Friday, July 12, 2013

Fried Pie.

Now, here is a decadent idea – Fried Pie. I can hardly wait for your memories and comments, my American friends. I understand that in the South, fried pie is, or used to be, a popular treat, and a useful way of using up the scraps of dough left over from making breakfast biscuits.

 Here is a little snippet about its use amongst Rebel prisoners during the Civil War, from the New York Times of August 31, 1863.

Fort Delaware.
An Inside View of Captive Rebeldom.
Wilmington, Delaware, Saturday, Aug. 22, 1863.
Twelve hundred letter reach the island daily for the prisoners, which are duly read and distributed, if not contraband. More or less money is constantly sent them, which they are allowed to spend at the sutler’s, a Yankee soldier acting as the go-between. The rebels buy in this way, molasses, fruit, extra pork, pie, and milk. They are not allowed to buy spirits. The inner portion of the sea-wall on the west side of their quarters, is constantly alive with cooks, operating over chip fires, with fire pans in which they fry pork, crackers, crumbs, a little fish taken from the ditches, and pie. A fried pie seems, from some reason or other, to be the most desirable, as it is, perhaps, the most expensive of these superaided and greasy luxuries. Imagine on the sloping foot of an embankment fifty or sixty individuals, such as I have described, begrimed with smoke and dirt, melting with the heat of the sun above and the fire below, a curious and motley crowd behind them, staring with envious eyes at the fortunate kitcheners, rich in fruition of crackers, skinned ells, pork-chop, and adamantine pie. This is the culinary apex of rebel prisonerdom.

And here are the instructions on how to make these treats:

Fried Pie.
A very good and saleable sort is precisely like Bismarcks except the shape. Cut out large flats, wet the edge, put a spoonful of fruit in the middle and double the side over like any other sort of turnover. Rise an hour and fry. Another sort of fried pie is made of common covered pie paste, in shape like a turnover, with a little fruit inside. Close the edges well Fry as soon as made, light colored, in hot lard. The others are a kind of fried bread and light. These are fried pie paste, yellow and crisp.
Cooking for Profit: A New American Cook Book Adapted for the Use of All who Serve Meals for a Price. Originally Published in the "San Francisco Daily Hotel Gazette” (1893) by Jessup Whitehead.

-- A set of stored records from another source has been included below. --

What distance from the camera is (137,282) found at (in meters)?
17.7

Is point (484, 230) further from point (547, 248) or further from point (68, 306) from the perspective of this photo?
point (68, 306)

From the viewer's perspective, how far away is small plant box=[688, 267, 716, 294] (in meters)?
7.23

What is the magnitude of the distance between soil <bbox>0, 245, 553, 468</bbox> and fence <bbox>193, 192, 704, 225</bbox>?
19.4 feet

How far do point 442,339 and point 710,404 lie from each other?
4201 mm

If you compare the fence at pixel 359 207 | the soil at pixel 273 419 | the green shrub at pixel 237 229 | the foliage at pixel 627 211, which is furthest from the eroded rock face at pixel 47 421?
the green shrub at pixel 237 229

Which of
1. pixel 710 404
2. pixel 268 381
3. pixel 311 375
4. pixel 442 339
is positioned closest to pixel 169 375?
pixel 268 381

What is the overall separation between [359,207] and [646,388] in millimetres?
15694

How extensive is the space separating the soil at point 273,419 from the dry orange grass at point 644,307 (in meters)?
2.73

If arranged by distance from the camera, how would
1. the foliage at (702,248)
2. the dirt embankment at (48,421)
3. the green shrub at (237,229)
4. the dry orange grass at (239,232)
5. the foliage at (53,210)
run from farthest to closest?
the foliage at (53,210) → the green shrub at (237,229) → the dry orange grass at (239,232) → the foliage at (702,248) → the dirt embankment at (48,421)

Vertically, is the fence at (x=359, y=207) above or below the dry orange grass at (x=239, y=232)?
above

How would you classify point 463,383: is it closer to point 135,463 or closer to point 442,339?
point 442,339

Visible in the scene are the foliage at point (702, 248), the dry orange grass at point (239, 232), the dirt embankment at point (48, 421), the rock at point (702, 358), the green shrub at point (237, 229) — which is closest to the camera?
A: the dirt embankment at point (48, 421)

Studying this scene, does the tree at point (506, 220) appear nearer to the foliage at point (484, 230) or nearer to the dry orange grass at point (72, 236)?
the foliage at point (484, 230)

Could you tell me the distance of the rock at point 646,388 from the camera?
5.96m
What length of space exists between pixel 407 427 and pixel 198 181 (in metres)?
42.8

Aurora Lucia Marinella said...


Sweet potato Fried pies! I lived in Atlanta, Georgia, USA for the summer back in 1983-ish and pretty much *lived* on them. I'm going to have to try making some. Thanks! :)

Baydog said...

Cooking for profit. Now there's a novel idea!

SometimesKate said...

Once upon a time, 'lo these many years ago, McDonald's sold fried apple and cherry pies. They were much tastier than the current baked variety, not to mention had more filling. Back then, McDonald's was frying things in lard or suet or a combination thereof, which was the secret to their fries, IMO.

korenni said...

Does anyone have any idea what an "adamantine pie" is? Sounds like something you'd use as a doorstop!

The fried pies I've eaten (mostly in Memphis, Tennessee) were definitely made with pie crust, not biscuit dough -- I often make biscuits myself, and I can't imagine trying to use the dough for fried pies; I'd think it would fall apart. Of course, that kind of dough is often used for the kind of dumplings you put on top of a dish like chicken and dumplings and it holds together fine where it touches the liquid, so maybe it would be okay in a frying situation? I'd love to hear from anyone who has done this.

Shay said...

In reading a book about Paris under the Nazi occupation, I ran across a statement to the effect that people deprived of adequate nourishment develop an unusual appetite for fats and sweets.

(This was four or five years ago but I seem to remember that the author was referring to the popularity of pork and sugar on the black market).

Certainly, if you could not get enough bread, meat, eggs, fresh vegetables, etc, a fried pie which did not use those scarce commodities would be very popular.

The Old Foodie said...

Hello all, and thanks indeed for your moments. I am only just catching up with everything after being away for three weeks, hence the late response to your comments.
This fried pie idea does intrigue me very much - I am going to see what else I can find out about them.